Last updated on September 25th, 2023 at 02:05 pm
The following post, written by The Rev. Robert A. Franek, is a part of Politicus Policy Discussion, in which writers draw connections between real lives and public policy.
As Senator Bernie Sanders and others have said many times the United States of America is the only leading industrialized country on the planet that does not offer healthcare as a fundamental right to its citizens. This is a moral outrage that the country that is the leader of the free world cannot care for its own citizens with affordable and accessible healthcare.
It should not be lost on anyone that the budget resolution vote in the Senate to begin the repeal process was taken in the early morning hours on Thursday after a late night “vote-a-rama” session in which every amendment to the bill was defeated. The House predictably passed this bill after two-and-half hours of “debate” on Friday.
These votes came amid many other news stories of the week including several heated and contested confirmation hearings for Trump’s cabinet members including Jeff Sessions, Rex Tillerson, Mike Pompeo, and Ben Carson, breaking news regarding Donald Trump and Russia, an investigation into FIB Director James Comey, and President Barack Obama’s Farwell Address and his awarding the Presidential Medal of Freedom to Vice President Joe Biden. Additionally, there was Meryl Streep’s heartfelt and razor sharp speech at the Golden Globe Awards on Monday night and Donald Trump’s disaster of what can hardly be called a press conference on Wednesday.
None of these stories were able to get the media coverage they demanded to keep the public adequately informed about these important events. This is by design. Overwhelm and distract so the public can’t see that the swamp is not being drained but filled to the brim. Thus also the swift work of the Senate and the House in passing the budget resolutions to begin the process of repealing the Affordable Care Act. Overwhelm. Distract. None of this is by accident or happenstance.
As to the Affordable Care Act specifically and the funding of Planned Parenthood secondarily, Speaker of the House Paul Ryan took to a Town Hall on CNN on Thursday night and tried to defend the unconscionable actions and plans of his party to repeal the Affordable Care Act and defund Planned Parenthood. Scarier than the lies he told to host Jake Tapper, the audience, and the viewing American public on these matters was the believability of his statements by people not somewhat informed on the complexity and history of how healthcare and insurance have worked in this country before and after the passage of the Affordable Care Act.
What Americans need to know is that the Congressional Republicans are not interested in making healthcare more affordable or accessible. If that were true, they would have found ways to improve upon the Affordable Care Act during the past six years. Instead, they took 65 votes to repeal it with a junk bill they knew would never become law.

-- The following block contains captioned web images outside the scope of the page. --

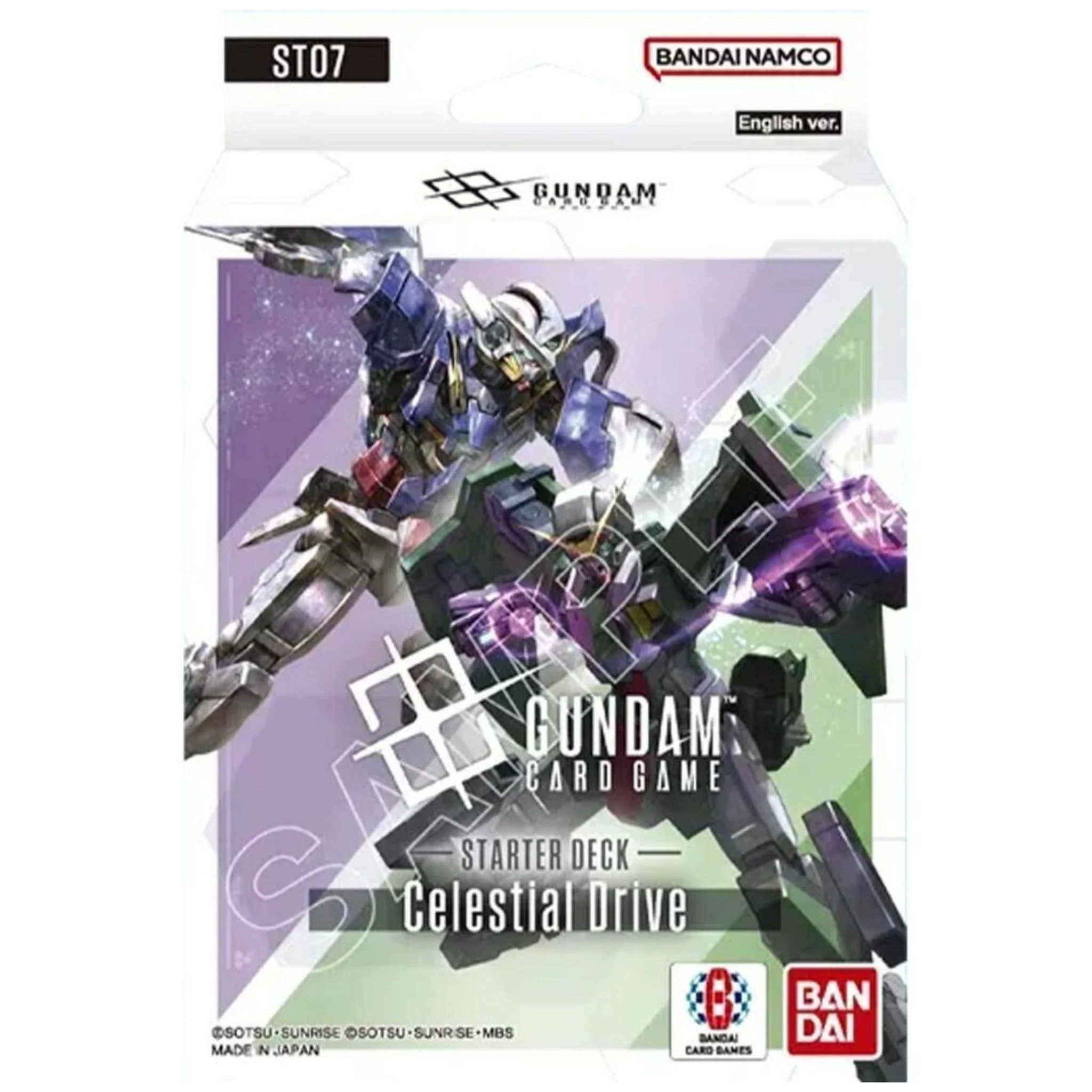 Gundam Card Game Celestial Drive Starter Deck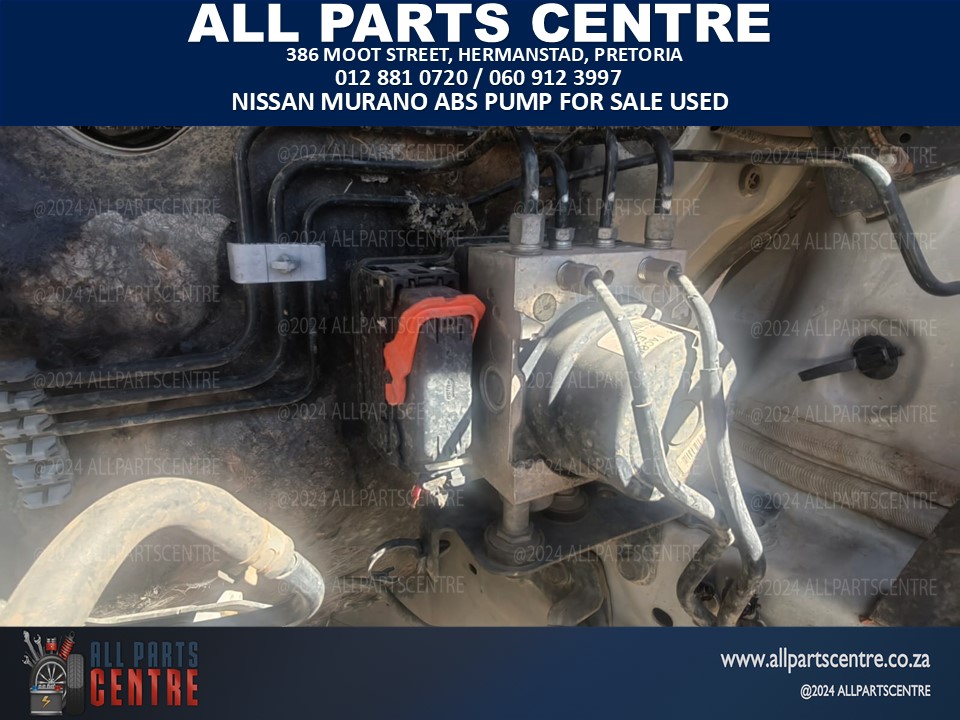 Nissan Murano ABS pump for sale used Nissan Murano ABS pump for sale used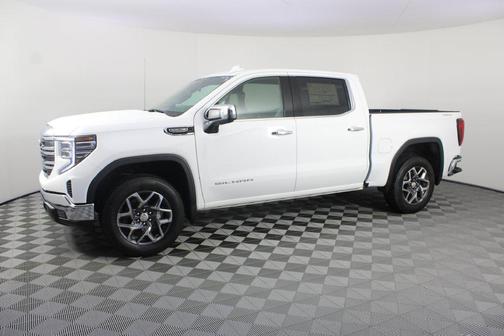 Summit White 2026 GMC Sierra 1500 SLT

Their primary goals are giving tax breaks and other benefits to the wealthy and corporate people and tearing apart President Barack Obama’s work and legacy.
It will do no good to make good faith arguments on policy with these Republicans. They have shown the American people their values and their desire to keep some facts hidden from the public with the passage of a bill that does not allow the non-partisan Congressional Budget Office to report cost analysis on their healthcare law.
It is clear the vast majority of American people support the Affordable Care Act and reasonable improvements to it over repealing it all together. It has been terribly unfortunate that many have been confused and missed the part about Obamacare being the name Republicans attached to the Affordable Care Act. And more, that many people blame the healthcare law for things that are actually the result of decisions made by the insurance and drug companies.
In the coming days, weeks, and months the American people will need to stay focused amid a sea of chaos on the actions of Congress and the Trump administration.
More the American people will need to make most vociferously the moral argument for affordable and accessible healthcare being a fundamental right of every citizen of this country.
As Sarah Jones made clear regarding the deference showed by some Democrats to Senator Jeff Sessions during his confirmation hearing to be the next Attorney General, despite his atrocious record on civil rights, this is no time to be nice.
She wisely counsels that: Niceness is not the same as advocating for peace, justice, equality, rights – those things are achieved by fierce fights.
There is indeed a fierce fight ahead of us in saving the Affordable Care Act and we cannot afford to be nice about it. It is not just good policy but a moral imperative of our time to protect the most vulnerable among us and assure every citizen the healthcare they need when they need it. Illness is indiscriminate and every person must be afforded the care they need when they need it.